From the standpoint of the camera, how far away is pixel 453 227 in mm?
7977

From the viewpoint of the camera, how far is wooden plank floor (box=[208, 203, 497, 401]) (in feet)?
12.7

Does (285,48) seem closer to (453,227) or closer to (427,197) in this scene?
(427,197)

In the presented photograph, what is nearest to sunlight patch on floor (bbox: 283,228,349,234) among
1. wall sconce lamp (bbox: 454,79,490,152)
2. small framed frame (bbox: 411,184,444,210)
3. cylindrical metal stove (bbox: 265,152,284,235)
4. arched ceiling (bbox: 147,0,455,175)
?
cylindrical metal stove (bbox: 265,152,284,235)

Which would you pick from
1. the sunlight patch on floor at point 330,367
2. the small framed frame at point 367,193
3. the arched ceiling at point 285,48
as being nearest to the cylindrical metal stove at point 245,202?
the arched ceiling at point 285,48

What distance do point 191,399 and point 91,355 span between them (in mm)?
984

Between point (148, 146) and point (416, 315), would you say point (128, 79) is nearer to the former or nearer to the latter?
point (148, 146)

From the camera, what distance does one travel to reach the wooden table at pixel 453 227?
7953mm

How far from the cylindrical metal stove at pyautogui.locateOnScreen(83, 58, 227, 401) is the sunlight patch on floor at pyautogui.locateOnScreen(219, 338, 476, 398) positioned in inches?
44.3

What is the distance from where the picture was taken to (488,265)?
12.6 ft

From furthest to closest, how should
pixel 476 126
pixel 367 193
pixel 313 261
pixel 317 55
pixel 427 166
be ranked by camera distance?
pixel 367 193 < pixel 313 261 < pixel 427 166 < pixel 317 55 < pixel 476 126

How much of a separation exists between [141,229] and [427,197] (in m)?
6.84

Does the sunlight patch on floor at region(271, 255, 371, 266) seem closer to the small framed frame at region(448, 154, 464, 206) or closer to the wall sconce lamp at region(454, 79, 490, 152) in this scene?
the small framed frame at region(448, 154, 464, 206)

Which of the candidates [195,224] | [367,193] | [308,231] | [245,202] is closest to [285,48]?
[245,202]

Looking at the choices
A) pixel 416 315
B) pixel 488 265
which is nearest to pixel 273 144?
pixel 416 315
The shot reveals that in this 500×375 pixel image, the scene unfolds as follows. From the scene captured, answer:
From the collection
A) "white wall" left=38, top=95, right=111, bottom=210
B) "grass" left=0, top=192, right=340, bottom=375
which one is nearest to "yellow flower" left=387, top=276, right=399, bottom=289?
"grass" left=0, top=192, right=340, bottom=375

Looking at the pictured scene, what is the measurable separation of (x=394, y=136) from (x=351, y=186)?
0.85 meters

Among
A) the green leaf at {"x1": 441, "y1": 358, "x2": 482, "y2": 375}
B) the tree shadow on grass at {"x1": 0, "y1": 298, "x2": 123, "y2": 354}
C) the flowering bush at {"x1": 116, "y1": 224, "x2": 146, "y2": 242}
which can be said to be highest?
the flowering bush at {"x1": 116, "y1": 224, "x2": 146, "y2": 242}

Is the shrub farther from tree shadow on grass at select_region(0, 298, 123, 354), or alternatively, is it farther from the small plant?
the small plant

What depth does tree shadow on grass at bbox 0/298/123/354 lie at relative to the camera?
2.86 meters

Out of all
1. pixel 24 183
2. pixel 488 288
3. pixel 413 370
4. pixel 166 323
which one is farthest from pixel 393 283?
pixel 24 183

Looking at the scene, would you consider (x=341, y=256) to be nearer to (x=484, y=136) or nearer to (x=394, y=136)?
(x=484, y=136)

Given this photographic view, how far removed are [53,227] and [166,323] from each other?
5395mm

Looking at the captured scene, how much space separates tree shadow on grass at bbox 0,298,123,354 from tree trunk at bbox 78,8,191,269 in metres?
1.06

- - - - - - -

**EXERCISE GOAL**
Copy each line of the data exactly, leaving nothing out.

**FINAL RESULT**
From the standpoint of the camera, how far away is pixel 453 227 in mm?
7977

From the viewpoint of the camera, how far is wooden plank floor (box=[208, 203, 497, 401]) (in feet)?
12.7

Does (285,48) seem closer to (453,227) or closer to (427,197) in this scene?
(427,197)

In the presented photograph, what is nearest to sunlight patch on floor (bbox: 283,228,349,234) among
1. wall sconce lamp (bbox: 454,79,490,152)
2. small framed frame (bbox: 411,184,444,210)
3. cylindrical metal stove (bbox: 265,152,284,235)
4. arched ceiling (bbox: 147,0,455,175)
?
cylindrical metal stove (bbox: 265,152,284,235)

Which would you pick from
1. the sunlight patch on floor at point 330,367
2. the small framed frame at point 367,193
3. the arched ceiling at point 285,48
as being nearest to the cylindrical metal stove at point 245,202?
the arched ceiling at point 285,48

What distance do point 191,399 and point 91,355 span between them (in mm)?
984

Between point (148, 146) and point (416, 315), would you say point (128, 79) is nearer to the former or nearer to the latter?
point (148, 146)

From the camera, what distance does one travel to reach the wooden table at pixel 453 227?
7953mm

How far from the cylindrical metal stove at pyautogui.locateOnScreen(83, 58, 227, 401) is the sunlight patch on floor at pyautogui.locateOnScreen(219, 338, 476, 398) positioned in inches?
44.3

What is the distance from where the picture was taken to (488,265)?
12.6 ft

From furthest to closest, how should
pixel 476 126
pixel 367 193
pixel 313 261
pixel 317 55
pixel 427 166
be ranked by camera distance?
pixel 367 193 < pixel 313 261 < pixel 427 166 < pixel 317 55 < pixel 476 126

How much of a separation exists between [141,229] and [427,197] (in m)?
6.84

Does the sunlight patch on floor at region(271, 255, 371, 266) seem closer to the small framed frame at region(448, 154, 464, 206) or closer to the wall sconce lamp at region(454, 79, 490, 152) in this scene?
the small framed frame at region(448, 154, 464, 206)

Which of the candidates [195,224] | [367,193] | [308,231] | [245,202] is closest to [285,48]?
[245,202]

Looking at the choices
A) pixel 416 315
B) pixel 488 265
which is nearest to pixel 273 144?
pixel 416 315
The shot reveals that in this 500×375 pixel image, the scene unfolds as follows. From the scene captured, answer:
From the collection
A) "white wall" left=38, top=95, right=111, bottom=210
B) "grass" left=0, top=192, right=340, bottom=375
which one is nearest to "yellow flower" left=387, top=276, right=399, bottom=289?
"grass" left=0, top=192, right=340, bottom=375

Looking at the pictured scene, what is the measurable separation of (x=394, y=136) from (x=351, y=186)?
0.85 meters

Among
A) the green leaf at {"x1": 441, "y1": 358, "x2": 482, "y2": 375}
B) the tree shadow on grass at {"x1": 0, "y1": 298, "x2": 123, "y2": 354}
C) the flowering bush at {"x1": 116, "y1": 224, "x2": 146, "y2": 242}
which can be said to be highest?
the flowering bush at {"x1": 116, "y1": 224, "x2": 146, "y2": 242}

Is the shrub farther from tree shadow on grass at select_region(0, 298, 123, 354), or alternatively, is it farther from the small plant?
the small plant

What depth does tree shadow on grass at bbox 0/298/123/354 lie at relative to the camera?
2.86 meters

Out of all
1. pixel 24 183
2. pixel 488 288
3. pixel 413 370
4. pixel 166 323
which one is farthest from pixel 393 283?
pixel 24 183

Looking at the scene, would you consider (x=341, y=256) to be nearer to (x=484, y=136) or nearer to (x=394, y=136)?
(x=484, y=136)

Given this photographic view, how far removed are [53,227] and [166,323] from each other?
5395mm

Looking at the captured scene, how much space separates tree shadow on grass at bbox 0,298,123,354 from tree trunk at bbox 78,8,191,269 in metres?
1.06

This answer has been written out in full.